No te fíes de mi palabra
Este pequeño resumen sólo araña la superficie de Escandinavia, así que insto a los lectores curiosos a buscar en Google. Pero estén advertidos. Encontrarán muchas críticas a todos los países del modelo nórdico. Las cuestiones estructurales que he descrito -de la gobernanza y la familia- no son el tipo de cosas visibles para los turistas o los periodistas visitantes, por lo que sus comentarios suelen ser obtusos. Por ejemplo, el turista o bloguero estadounidense que se quejó de que no le habían enseñado los «barrios bajos» de Oslo (no hay ninguno). (No hay ninguno.) O el periodista británico que escribió que la gasolina noruega es demasiado cara. (Aunque no para los noruegos, que, en cualquier caso, están a la cabeza del mundo en el cambio a los coches eléctricos.)

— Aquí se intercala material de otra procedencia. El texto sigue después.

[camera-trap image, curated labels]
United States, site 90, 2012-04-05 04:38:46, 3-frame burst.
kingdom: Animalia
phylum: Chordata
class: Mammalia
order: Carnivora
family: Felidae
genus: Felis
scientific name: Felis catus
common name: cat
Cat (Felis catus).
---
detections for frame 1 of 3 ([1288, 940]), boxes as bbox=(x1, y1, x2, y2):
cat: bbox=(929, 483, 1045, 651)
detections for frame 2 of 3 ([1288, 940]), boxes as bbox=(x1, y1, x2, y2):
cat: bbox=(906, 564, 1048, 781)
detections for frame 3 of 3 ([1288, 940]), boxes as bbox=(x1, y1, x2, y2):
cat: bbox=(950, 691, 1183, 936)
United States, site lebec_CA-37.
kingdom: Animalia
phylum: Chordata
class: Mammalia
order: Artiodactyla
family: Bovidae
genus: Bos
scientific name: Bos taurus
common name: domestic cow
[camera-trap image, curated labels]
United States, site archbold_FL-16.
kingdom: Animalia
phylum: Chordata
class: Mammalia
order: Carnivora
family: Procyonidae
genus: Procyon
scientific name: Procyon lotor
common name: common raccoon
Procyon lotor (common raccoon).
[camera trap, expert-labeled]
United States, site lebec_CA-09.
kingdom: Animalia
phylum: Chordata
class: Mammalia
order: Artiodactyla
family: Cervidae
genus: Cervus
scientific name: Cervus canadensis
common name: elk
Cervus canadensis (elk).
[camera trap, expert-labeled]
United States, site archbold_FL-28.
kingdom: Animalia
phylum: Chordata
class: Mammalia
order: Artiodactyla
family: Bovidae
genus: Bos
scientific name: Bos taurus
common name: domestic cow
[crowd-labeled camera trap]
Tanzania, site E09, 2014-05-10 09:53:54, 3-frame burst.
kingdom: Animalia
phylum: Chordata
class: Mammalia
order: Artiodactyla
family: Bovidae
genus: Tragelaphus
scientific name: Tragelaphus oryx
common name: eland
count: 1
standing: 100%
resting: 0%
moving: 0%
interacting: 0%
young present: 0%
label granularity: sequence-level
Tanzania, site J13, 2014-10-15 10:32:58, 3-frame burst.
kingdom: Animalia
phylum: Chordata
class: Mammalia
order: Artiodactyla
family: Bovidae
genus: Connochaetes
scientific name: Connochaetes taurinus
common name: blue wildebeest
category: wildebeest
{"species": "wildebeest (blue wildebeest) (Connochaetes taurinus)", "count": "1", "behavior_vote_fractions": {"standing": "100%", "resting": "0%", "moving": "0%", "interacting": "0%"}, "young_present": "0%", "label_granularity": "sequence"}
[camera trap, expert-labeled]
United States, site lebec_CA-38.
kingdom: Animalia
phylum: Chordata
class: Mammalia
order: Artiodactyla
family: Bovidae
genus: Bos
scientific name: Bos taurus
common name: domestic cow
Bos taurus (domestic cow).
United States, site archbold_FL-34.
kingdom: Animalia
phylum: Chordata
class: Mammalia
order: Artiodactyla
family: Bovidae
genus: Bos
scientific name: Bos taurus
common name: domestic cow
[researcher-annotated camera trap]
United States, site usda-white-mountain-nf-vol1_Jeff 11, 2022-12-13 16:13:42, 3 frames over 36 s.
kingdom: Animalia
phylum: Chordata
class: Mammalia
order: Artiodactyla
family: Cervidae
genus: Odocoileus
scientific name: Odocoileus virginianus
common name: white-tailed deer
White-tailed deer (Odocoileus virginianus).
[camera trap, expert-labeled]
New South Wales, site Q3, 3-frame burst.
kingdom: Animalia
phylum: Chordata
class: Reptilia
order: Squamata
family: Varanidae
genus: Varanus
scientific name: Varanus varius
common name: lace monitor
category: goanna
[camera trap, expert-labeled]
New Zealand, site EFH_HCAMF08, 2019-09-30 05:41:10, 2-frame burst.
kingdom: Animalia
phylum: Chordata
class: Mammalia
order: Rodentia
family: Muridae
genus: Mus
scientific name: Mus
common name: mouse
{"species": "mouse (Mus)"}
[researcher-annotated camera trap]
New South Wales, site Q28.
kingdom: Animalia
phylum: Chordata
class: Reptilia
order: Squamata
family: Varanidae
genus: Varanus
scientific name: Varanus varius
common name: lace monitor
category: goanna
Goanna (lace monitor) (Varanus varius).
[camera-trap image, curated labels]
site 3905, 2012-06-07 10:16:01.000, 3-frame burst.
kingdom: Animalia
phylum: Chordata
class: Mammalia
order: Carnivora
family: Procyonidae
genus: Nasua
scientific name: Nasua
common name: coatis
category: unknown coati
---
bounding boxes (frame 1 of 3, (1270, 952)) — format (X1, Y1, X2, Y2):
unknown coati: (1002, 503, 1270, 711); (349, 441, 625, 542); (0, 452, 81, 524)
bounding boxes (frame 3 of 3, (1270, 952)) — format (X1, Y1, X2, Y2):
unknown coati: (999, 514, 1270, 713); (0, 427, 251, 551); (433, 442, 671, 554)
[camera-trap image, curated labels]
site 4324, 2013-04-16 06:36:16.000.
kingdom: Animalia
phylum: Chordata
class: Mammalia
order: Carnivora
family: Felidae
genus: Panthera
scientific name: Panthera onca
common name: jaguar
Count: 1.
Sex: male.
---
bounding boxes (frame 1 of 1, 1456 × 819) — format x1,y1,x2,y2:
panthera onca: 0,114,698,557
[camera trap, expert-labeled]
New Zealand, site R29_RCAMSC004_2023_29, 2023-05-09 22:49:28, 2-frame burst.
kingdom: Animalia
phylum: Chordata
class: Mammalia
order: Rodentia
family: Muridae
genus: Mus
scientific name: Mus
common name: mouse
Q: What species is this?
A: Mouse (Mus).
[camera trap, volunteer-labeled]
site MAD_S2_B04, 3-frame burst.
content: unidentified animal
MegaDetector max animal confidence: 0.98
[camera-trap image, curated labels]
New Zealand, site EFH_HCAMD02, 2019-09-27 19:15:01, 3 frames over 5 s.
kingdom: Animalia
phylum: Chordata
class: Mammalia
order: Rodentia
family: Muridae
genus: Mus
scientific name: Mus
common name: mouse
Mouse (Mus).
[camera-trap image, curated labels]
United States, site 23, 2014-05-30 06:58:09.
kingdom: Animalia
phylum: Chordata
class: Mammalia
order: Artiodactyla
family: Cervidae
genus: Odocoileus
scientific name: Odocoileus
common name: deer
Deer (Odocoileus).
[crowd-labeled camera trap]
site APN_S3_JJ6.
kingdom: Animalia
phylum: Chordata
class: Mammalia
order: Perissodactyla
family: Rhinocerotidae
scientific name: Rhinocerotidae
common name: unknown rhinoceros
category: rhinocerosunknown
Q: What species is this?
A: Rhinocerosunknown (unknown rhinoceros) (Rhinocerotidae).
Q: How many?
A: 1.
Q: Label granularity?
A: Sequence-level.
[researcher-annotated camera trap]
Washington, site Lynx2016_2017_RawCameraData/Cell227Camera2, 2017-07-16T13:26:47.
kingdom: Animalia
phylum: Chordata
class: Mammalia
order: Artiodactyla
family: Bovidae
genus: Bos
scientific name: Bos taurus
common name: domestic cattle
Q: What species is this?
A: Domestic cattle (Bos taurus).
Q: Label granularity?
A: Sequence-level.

Los expertos neoliberales, sobre todo los británicos, no paran de machacar a los escandinavos en libros, revistas, periódicos y blogs, prediciendo la inminente desaparición de sus socialdemocracias y amedrentándolos para que abandonen la mejor economía política del planeta. Los autodenominados expertos, todavía esclavos de Margaret Thatcher, dicen a los noruegos que deben liberalizar su economía y privatizar todo lo que no sea el palacio real. La mayoría de las veces, el gobierno noruego hace lo contrario, o nada, y la socialdemocracia sigue funcionando.
No es perfecta, por supuesto. Siempre ha sido un trabajo cuidadosamente considerado en progreso. La gobernanza por consenso requiere tiempo y esfuerzo. Se podría pensar que es una democracia lenta. Pero está a años luz de la nuestra.